Syesha and Carly are safe! Which meeeeeans ... Michael has "the lowest number of votes." Hmm, the caveat wording. Please don't dick us over on a night when I would be perfectly gleeful for any or all of the bottom three to get canned.

Ryan: "Last year, during Idol Gives Back, we didn't eliminate anybody at this stage of the competition. Tonight—"

[dramatic pause]

"—we're gonna say goodbye to Michael Johns."

Dun-dun dunnnnnnnnnnnnn!

ai08_michaelj.jpgWow, cruel. Cruel! CRUEL!!! Even for this show, that is nasty. And during Idol Gives Back week even! AI ain't comin' on soft, y'all. The audience is FREAKED OUT. Paula is incapable of shutting her mouth. Chris: "Wow, he musta pissed someone off."

Sing us out, ascot man, let the good Lord take you away. Luke sighting! Carly can't stop crying over herself. Meanwhile, Jason is just smiling and singing along.

jason_livelinks.jpg

Our hero!

Posted by Kim at April 10, 2008 10:17 PM | The Sound of Breaking Glass
Comments

Yer damn right he pissed someone off, Chris. ME! ME! Whatever will we do without MethMan?? That truly was a nasty move by Seacrest and the producers. I called nobody going home over on The W, but I am totally okay with this outcome.

Posted by: pieman at April 11, 2008 04:30 AM

I am kind of bummed, especially with the potential departure of Carly hanging in front of me so alluringly. Admittedly, I have been known to have a strange attraction to MethMen in general. And MethMan also reminded me a teeny bit of Jagr. Now I feel like I lost a friend. And so cruelly!

Anyway, my real point is: Did anyone see Jason turning toward the camera and lip-syncing also to Ryan Seacrest saying "THIS is American Idol"?! Man, I love that kid.

Posted by: jane at April 11, 2008 07:10 PM

I was a long week. We (almost) felt guilty when we started fast forwarding through the starving children... especially when someone said, "fast forward these poor people UNTIL YOU SEE THE FORD COMMERCIAL." I mean really, isn't there something wrong with that statement?

Our friends who had Johns as their horse were totally crushed. I'm happy though because Castro seems to make a great default-horse for those who need someone new to cheer for. My BF converted to Castro once Chikezie was gone, I see my other friends doing the same.
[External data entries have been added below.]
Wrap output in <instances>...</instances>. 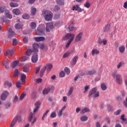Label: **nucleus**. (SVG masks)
Segmentation results:
<instances>
[{
	"label": "nucleus",
	"mask_w": 127,
	"mask_h": 127,
	"mask_svg": "<svg viewBox=\"0 0 127 127\" xmlns=\"http://www.w3.org/2000/svg\"><path fill=\"white\" fill-rule=\"evenodd\" d=\"M43 14H45V19L46 21H50V20H52L53 13L50 10H44L43 11Z\"/></svg>",
	"instance_id": "nucleus-1"
},
{
	"label": "nucleus",
	"mask_w": 127,
	"mask_h": 127,
	"mask_svg": "<svg viewBox=\"0 0 127 127\" xmlns=\"http://www.w3.org/2000/svg\"><path fill=\"white\" fill-rule=\"evenodd\" d=\"M112 76L114 79H116V81L117 84H121L123 83V77L121 74H119L117 71H115L113 72Z\"/></svg>",
	"instance_id": "nucleus-2"
},
{
	"label": "nucleus",
	"mask_w": 127,
	"mask_h": 127,
	"mask_svg": "<svg viewBox=\"0 0 127 127\" xmlns=\"http://www.w3.org/2000/svg\"><path fill=\"white\" fill-rule=\"evenodd\" d=\"M74 38H75V34L69 33L65 35V36L63 37V40H67V39H69V41L72 42L73 40H74Z\"/></svg>",
	"instance_id": "nucleus-3"
},
{
	"label": "nucleus",
	"mask_w": 127,
	"mask_h": 127,
	"mask_svg": "<svg viewBox=\"0 0 127 127\" xmlns=\"http://www.w3.org/2000/svg\"><path fill=\"white\" fill-rule=\"evenodd\" d=\"M5 10V15L6 17L11 19L12 18V15L9 14V11L8 10H6L5 7L4 6L0 7V13H2Z\"/></svg>",
	"instance_id": "nucleus-4"
},
{
	"label": "nucleus",
	"mask_w": 127,
	"mask_h": 127,
	"mask_svg": "<svg viewBox=\"0 0 127 127\" xmlns=\"http://www.w3.org/2000/svg\"><path fill=\"white\" fill-rule=\"evenodd\" d=\"M97 87H94L92 90H90L89 92V97H91V96H92L93 98L99 97V91H97Z\"/></svg>",
	"instance_id": "nucleus-5"
},
{
	"label": "nucleus",
	"mask_w": 127,
	"mask_h": 127,
	"mask_svg": "<svg viewBox=\"0 0 127 127\" xmlns=\"http://www.w3.org/2000/svg\"><path fill=\"white\" fill-rule=\"evenodd\" d=\"M40 48V49H44V44H42L41 45H40V47H39V45H38V44H33V52H38V48Z\"/></svg>",
	"instance_id": "nucleus-6"
},
{
	"label": "nucleus",
	"mask_w": 127,
	"mask_h": 127,
	"mask_svg": "<svg viewBox=\"0 0 127 127\" xmlns=\"http://www.w3.org/2000/svg\"><path fill=\"white\" fill-rule=\"evenodd\" d=\"M17 121H18L19 123L21 122V116L20 115H17L15 116L11 123L10 127H13V126L15 125V123H16Z\"/></svg>",
	"instance_id": "nucleus-7"
},
{
	"label": "nucleus",
	"mask_w": 127,
	"mask_h": 127,
	"mask_svg": "<svg viewBox=\"0 0 127 127\" xmlns=\"http://www.w3.org/2000/svg\"><path fill=\"white\" fill-rule=\"evenodd\" d=\"M28 120L32 124H34L36 122V118L34 117L33 118V114L32 112L30 113L29 115Z\"/></svg>",
	"instance_id": "nucleus-8"
},
{
	"label": "nucleus",
	"mask_w": 127,
	"mask_h": 127,
	"mask_svg": "<svg viewBox=\"0 0 127 127\" xmlns=\"http://www.w3.org/2000/svg\"><path fill=\"white\" fill-rule=\"evenodd\" d=\"M16 66H22V64H19V61H13L11 64V67L14 68Z\"/></svg>",
	"instance_id": "nucleus-9"
},
{
	"label": "nucleus",
	"mask_w": 127,
	"mask_h": 127,
	"mask_svg": "<svg viewBox=\"0 0 127 127\" xmlns=\"http://www.w3.org/2000/svg\"><path fill=\"white\" fill-rule=\"evenodd\" d=\"M41 26H42V25H40L37 28V30L36 31L38 35H42V33L44 32V29L43 28H41Z\"/></svg>",
	"instance_id": "nucleus-10"
},
{
	"label": "nucleus",
	"mask_w": 127,
	"mask_h": 127,
	"mask_svg": "<svg viewBox=\"0 0 127 127\" xmlns=\"http://www.w3.org/2000/svg\"><path fill=\"white\" fill-rule=\"evenodd\" d=\"M31 60L33 63H36L37 61H38V55H37V52H35V53L33 55Z\"/></svg>",
	"instance_id": "nucleus-11"
},
{
	"label": "nucleus",
	"mask_w": 127,
	"mask_h": 127,
	"mask_svg": "<svg viewBox=\"0 0 127 127\" xmlns=\"http://www.w3.org/2000/svg\"><path fill=\"white\" fill-rule=\"evenodd\" d=\"M40 105H41V102H40V101H37L35 103V108L33 110L34 113H36V112L38 111V109L40 107Z\"/></svg>",
	"instance_id": "nucleus-12"
},
{
	"label": "nucleus",
	"mask_w": 127,
	"mask_h": 127,
	"mask_svg": "<svg viewBox=\"0 0 127 127\" xmlns=\"http://www.w3.org/2000/svg\"><path fill=\"white\" fill-rule=\"evenodd\" d=\"M51 29H53V24L52 23H47L46 31H47V32H49Z\"/></svg>",
	"instance_id": "nucleus-13"
},
{
	"label": "nucleus",
	"mask_w": 127,
	"mask_h": 127,
	"mask_svg": "<svg viewBox=\"0 0 127 127\" xmlns=\"http://www.w3.org/2000/svg\"><path fill=\"white\" fill-rule=\"evenodd\" d=\"M8 92L6 91H4L1 95V100L4 101V100L6 99V97L8 96Z\"/></svg>",
	"instance_id": "nucleus-14"
},
{
	"label": "nucleus",
	"mask_w": 127,
	"mask_h": 127,
	"mask_svg": "<svg viewBox=\"0 0 127 127\" xmlns=\"http://www.w3.org/2000/svg\"><path fill=\"white\" fill-rule=\"evenodd\" d=\"M82 36H83V32H81L75 37L76 42H79L82 39Z\"/></svg>",
	"instance_id": "nucleus-15"
},
{
	"label": "nucleus",
	"mask_w": 127,
	"mask_h": 127,
	"mask_svg": "<svg viewBox=\"0 0 127 127\" xmlns=\"http://www.w3.org/2000/svg\"><path fill=\"white\" fill-rule=\"evenodd\" d=\"M98 43L99 44H103V45H107V43H108V41L106 39L101 40V39H99Z\"/></svg>",
	"instance_id": "nucleus-16"
},
{
	"label": "nucleus",
	"mask_w": 127,
	"mask_h": 127,
	"mask_svg": "<svg viewBox=\"0 0 127 127\" xmlns=\"http://www.w3.org/2000/svg\"><path fill=\"white\" fill-rule=\"evenodd\" d=\"M72 9L73 10H77L79 12H82V9L79 7V5H76L72 6Z\"/></svg>",
	"instance_id": "nucleus-17"
},
{
	"label": "nucleus",
	"mask_w": 127,
	"mask_h": 127,
	"mask_svg": "<svg viewBox=\"0 0 127 127\" xmlns=\"http://www.w3.org/2000/svg\"><path fill=\"white\" fill-rule=\"evenodd\" d=\"M73 25H74V24H73V23H71L69 25V26H68V28H67V30H68V31H73L75 30V29H76L74 27Z\"/></svg>",
	"instance_id": "nucleus-18"
},
{
	"label": "nucleus",
	"mask_w": 127,
	"mask_h": 127,
	"mask_svg": "<svg viewBox=\"0 0 127 127\" xmlns=\"http://www.w3.org/2000/svg\"><path fill=\"white\" fill-rule=\"evenodd\" d=\"M34 39L37 42H39L40 41H44L45 38L44 37H36L34 38Z\"/></svg>",
	"instance_id": "nucleus-19"
},
{
	"label": "nucleus",
	"mask_w": 127,
	"mask_h": 127,
	"mask_svg": "<svg viewBox=\"0 0 127 127\" xmlns=\"http://www.w3.org/2000/svg\"><path fill=\"white\" fill-rule=\"evenodd\" d=\"M98 54H100V51L96 49H93L91 51V55L92 56H94V55H98Z\"/></svg>",
	"instance_id": "nucleus-20"
},
{
	"label": "nucleus",
	"mask_w": 127,
	"mask_h": 127,
	"mask_svg": "<svg viewBox=\"0 0 127 127\" xmlns=\"http://www.w3.org/2000/svg\"><path fill=\"white\" fill-rule=\"evenodd\" d=\"M14 35H15V33L11 29H9L8 30V38H11Z\"/></svg>",
	"instance_id": "nucleus-21"
},
{
	"label": "nucleus",
	"mask_w": 127,
	"mask_h": 127,
	"mask_svg": "<svg viewBox=\"0 0 127 127\" xmlns=\"http://www.w3.org/2000/svg\"><path fill=\"white\" fill-rule=\"evenodd\" d=\"M119 51L120 53H125V51H126V47H125V46H120L119 47Z\"/></svg>",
I think Castro can go all the way, especially if you keep perpetuating that "Live Links" picture.

Posted by: Tammy at April 13, 2008 09:15 AM

I don't know if there was as much wrong with that statement as there was with the fact it made me laugh. TERRIBLE! What this show does to people.

I thought maybe I saw JC lip-sync Our Key Phrase but then I figured I imagined it like a wonderful dream. Last week was all such a blur from too much gazing into the dark nights of all our souls, or something.

It's sad they made me feel for MethMan simply by virtue of the dick move they perpetrated on him. I've been manipulated! Or dare I say, MethManipulated.

Jagr! Holy shit! It's like if he and Stuart Adamson had a baby. Or maybe Jagr is like if MethMan and Stuart Adamson had a baby. Intriguing!

I live for that LiveLinks picture. It's sad they couldn't get him more in focus, but for real it's not like dude is much in focus to begin with.